Service Disruptions Affecting Confluence in Asia Pacific region

Incident Report for Confluence

Postmortem

Summary

On January 18, 2024, between 01:12 am UTC and 02:12 am UTC, Atlassian customers using Confluence Cloud were unable to access core product functionality, seeing degraded performance in the APAC region. The event was triggered by a deployment of a downstream dependency service which could not scale with the increase in traffic. The incident was detected within 18 minutes by an automated monitoring system and mitigated by scaling out nodes manually which put Atlassian systems into a known good state. The total time to resolution was about one hour.

In response to this incident, we helped scale the service and put in a deployment block with the goal of preventing the service from being deployed to production again until the issue was resolved.

On January 25, 2024, between 01:05 am UTC and 01:42 am UTC, a separate automated deployment process ran to deploy services that were not deployed in the previous seven days. This deployment also caused the dependent service to run at a lower-than-desired capacity, resulting in degraded performance in Confluence. The issue was detected within 10 minutes by an automated monitoring system and mitigated by scaling out nodes manually. The total time to resolution was about 37 minutes.

IMPACT

The overall impact was on January 18, 2024, between 01:12 am UTC and 02:12 am UTC, and then on January 25, 2024, between 01:05 am UTC and 01:42 am UTC. These incidents caused service disruption to customers in the APAC region where they may have noticed timeouts and failed requests for viewing pages, creating pages, and other functionality of Confluence Cloud.

ROOT CAUSE

The issue was caused by a deployment of a downstream service that had not scaled to meet the growing traffic. As a result, Confluence Cloud saw timeouts and errors in their requests and the users received HTTP 500 errors.

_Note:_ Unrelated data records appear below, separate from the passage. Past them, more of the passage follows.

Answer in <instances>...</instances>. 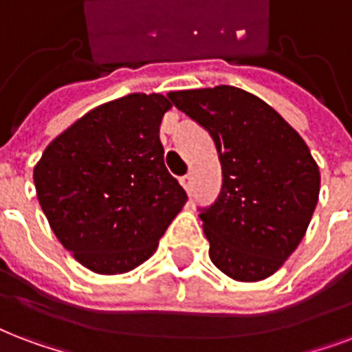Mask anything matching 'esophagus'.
Segmentation results:
<instances>
[{"label": "esophagus", "mask_w": 352, "mask_h": 352, "mask_svg": "<svg viewBox=\"0 0 352 352\" xmlns=\"http://www.w3.org/2000/svg\"><path fill=\"white\" fill-rule=\"evenodd\" d=\"M181 184L184 186V190H186L188 194H190V192H192V175L181 177Z\"/></svg>", "instance_id": "esophagus-1"}]
</instances>
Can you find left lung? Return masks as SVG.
Returning <instances> with one entry per match:
<instances>
[{
    "mask_svg": "<svg viewBox=\"0 0 352 352\" xmlns=\"http://www.w3.org/2000/svg\"><path fill=\"white\" fill-rule=\"evenodd\" d=\"M168 98L203 125L218 149L223 184L201 208L210 260L227 277H272L301 243L319 199V168L299 133L241 88L179 90Z\"/></svg>",
    "mask_w": 352,
    "mask_h": 352,
    "instance_id": "obj_1",
    "label": "left lung"
}]
</instances>
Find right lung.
<instances>
[{"label":"right lung","instance_id":"obj_1","mask_svg":"<svg viewBox=\"0 0 352 352\" xmlns=\"http://www.w3.org/2000/svg\"><path fill=\"white\" fill-rule=\"evenodd\" d=\"M171 103L129 94L87 112L45 147L33 179L51 230L99 275L144 264L186 203L158 138Z\"/></svg>","mask_w":352,"mask_h":352}]
</instances>
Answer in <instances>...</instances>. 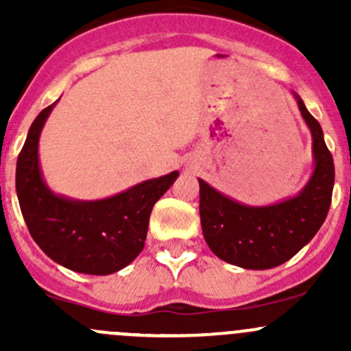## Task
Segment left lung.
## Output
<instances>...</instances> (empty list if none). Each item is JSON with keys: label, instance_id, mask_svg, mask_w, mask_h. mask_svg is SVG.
Listing matches in <instances>:
<instances>
[{"label": "left lung", "instance_id": "1", "mask_svg": "<svg viewBox=\"0 0 351 351\" xmlns=\"http://www.w3.org/2000/svg\"><path fill=\"white\" fill-rule=\"evenodd\" d=\"M313 137L314 169L293 197L268 205H247L224 195L207 182L200 185L202 232L215 256L244 270H268L299 253L326 219L335 185L332 156L319 122L292 93Z\"/></svg>", "mask_w": 351, "mask_h": 351}]
</instances>
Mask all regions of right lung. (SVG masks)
Returning <instances> with one entry per match:
<instances>
[{"label": "right lung", "mask_w": 351, "mask_h": 351, "mask_svg": "<svg viewBox=\"0 0 351 351\" xmlns=\"http://www.w3.org/2000/svg\"><path fill=\"white\" fill-rule=\"evenodd\" d=\"M56 104L34 120L16 161V195L23 219L34 241L56 263L77 274H115L143 251L151 210L180 173L146 180L100 200L52 192L40 168L38 141Z\"/></svg>", "instance_id": "obj_1"}]
</instances>
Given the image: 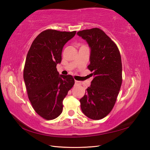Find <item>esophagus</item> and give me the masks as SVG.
<instances>
[{
	"label": "esophagus",
	"mask_w": 150,
	"mask_h": 150,
	"mask_svg": "<svg viewBox=\"0 0 150 150\" xmlns=\"http://www.w3.org/2000/svg\"><path fill=\"white\" fill-rule=\"evenodd\" d=\"M75 85H80V84H81V82L79 81H75Z\"/></svg>",
	"instance_id": "obj_1"
}]
</instances>
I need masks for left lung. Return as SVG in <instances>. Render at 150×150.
Masks as SVG:
<instances>
[{"mask_svg": "<svg viewBox=\"0 0 150 150\" xmlns=\"http://www.w3.org/2000/svg\"><path fill=\"white\" fill-rule=\"evenodd\" d=\"M77 35L90 47V65L93 79L80 99L82 111L93 120H99L113 109L122 84V61L115 44L99 28L79 31Z\"/></svg>", "mask_w": 150, "mask_h": 150, "instance_id": "left-lung-1", "label": "left lung"}]
</instances>
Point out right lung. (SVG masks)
<instances>
[{
  "instance_id": "obj_1",
  "label": "right lung",
  "mask_w": 150,
  "mask_h": 150,
  "mask_svg": "<svg viewBox=\"0 0 150 150\" xmlns=\"http://www.w3.org/2000/svg\"><path fill=\"white\" fill-rule=\"evenodd\" d=\"M76 31L47 30L31 44L24 68L28 96L35 111L46 120L61 114L64 98L74 85L71 75H59L56 66L61 62L64 46Z\"/></svg>"
}]
</instances>
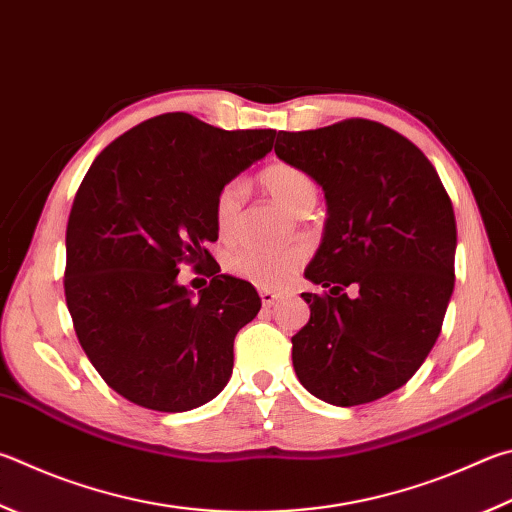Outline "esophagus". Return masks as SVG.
Returning <instances> with one entry per match:
<instances>
[{
	"label": "esophagus",
	"mask_w": 512,
	"mask_h": 512,
	"mask_svg": "<svg viewBox=\"0 0 512 512\" xmlns=\"http://www.w3.org/2000/svg\"><path fill=\"white\" fill-rule=\"evenodd\" d=\"M259 297H262V304L266 306V309H268V306H273L277 300H280V295L273 293V291H264V288H262V291H259Z\"/></svg>",
	"instance_id": "34e87169"
}]
</instances>
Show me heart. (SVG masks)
<instances>
[{
    "label": "heart",
    "mask_w": 512,
    "mask_h": 512,
    "mask_svg": "<svg viewBox=\"0 0 512 512\" xmlns=\"http://www.w3.org/2000/svg\"><path fill=\"white\" fill-rule=\"evenodd\" d=\"M259 183L264 185L275 201L286 210L302 215L309 212L318 201V183L302 167L286 161H275L259 172ZM246 201V185L241 179L226 181L212 201V219L221 237L232 235L237 226L239 212ZM304 255L300 250H268V248H237L228 257V271L241 280L250 282L264 291L284 288L293 280L297 268L302 266Z\"/></svg>",
    "instance_id": "heart-1"
}]
</instances>
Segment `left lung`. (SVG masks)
<instances>
[{"instance_id": "8db88e82", "label": "left lung", "mask_w": 512, "mask_h": 512, "mask_svg": "<svg viewBox=\"0 0 512 512\" xmlns=\"http://www.w3.org/2000/svg\"><path fill=\"white\" fill-rule=\"evenodd\" d=\"M275 154L309 172L329 206L304 273L327 291L302 293L311 318L291 338L295 374L324 403L378 401L416 374L441 333L454 288L452 201L427 156L376 120L280 132Z\"/></svg>"}]
</instances>
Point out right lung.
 Wrapping results in <instances>:
<instances>
[{"label":"right lung","instance_id":"add662e5","mask_svg":"<svg viewBox=\"0 0 512 512\" xmlns=\"http://www.w3.org/2000/svg\"><path fill=\"white\" fill-rule=\"evenodd\" d=\"M273 141L275 129L226 132L174 111L118 136L82 179L64 295L80 347L127 401L188 412L226 387L237 331L262 300L206 248L219 237L212 201ZM185 263L213 277L199 298L175 282Z\"/></svg>","mask_w":512,"mask_h":512}]
</instances>
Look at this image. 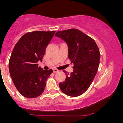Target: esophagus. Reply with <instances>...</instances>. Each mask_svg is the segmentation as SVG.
Listing matches in <instances>:
<instances>
[{
    "label": "esophagus",
    "mask_w": 123,
    "mask_h": 123,
    "mask_svg": "<svg viewBox=\"0 0 123 123\" xmlns=\"http://www.w3.org/2000/svg\"><path fill=\"white\" fill-rule=\"evenodd\" d=\"M58 71H59V70H57V69H53V72L54 73H57V72H58Z\"/></svg>",
    "instance_id": "esophagus-1"
}]
</instances>
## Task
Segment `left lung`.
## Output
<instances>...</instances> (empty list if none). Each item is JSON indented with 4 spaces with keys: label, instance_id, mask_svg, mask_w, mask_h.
Here are the masks:
<instances>
[{
    "label": "left lung",
    "instance_id": "8db88e82",
    "mask_svg": "<svg viewBox=\"0 0 123 123\" xmlns=\"http://www.w3.org/2000/svg\"><path fill=\"white\" fill-rule=\"evenodd\" d=\"M66 42L73 72L67 73L65 81L59 84L62 92L78 97L88 90L98 71L100 61L98 47L94 39L77 29L58 31L55 35Z\"/></svg>",
    "mask_w": 123,
    "mask_h": 123
}]
</instances>
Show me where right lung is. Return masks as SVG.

REMEDIAL ACTIONS PLAN & NEXT STEPS

‌

We know that outages impact your productivity. We are prioritizing the following improvement actions to avoid repeating this type of incident.

Ensure the right capacity for the target service pool during deployment.

We apologize to customers whose services were impacted during this incident; we are taking immediate steps to improve the platform’s performance and availability.

Thanks,

Atlassian Customer Support

Posted Jan 31, 2024 - 01:25 UTC

Resolved

Between 1:05 AM UTC - 1:48 AM UTC, some customers in Asia Pacific region experienced degraded performance for Confluence. The root cause was a bug in our deployment process and we also found that a previous mitigation put in place for a similar issue was not functioning as expected. These issues have been resolved and the service is now operating normally.

Posted Jan 26, 2024 - 02:54 UTC

Monitoring

We have identified the root cause of the performance degradation for Confluence in Asia Pacific region and have mitigated the problem. We are now monitoring this incident closely.

Posted Jan 26, 2024 - 02:21 UTC

Investigating

We are investigating cases of degraded performance for some Confluence Cloud customers. We will provide more details within the next hour.

Posted Jan 26, 2024 - 01:34 UTC

This incident affected: View Content, Create and Edit, Comments, Search, and Administration.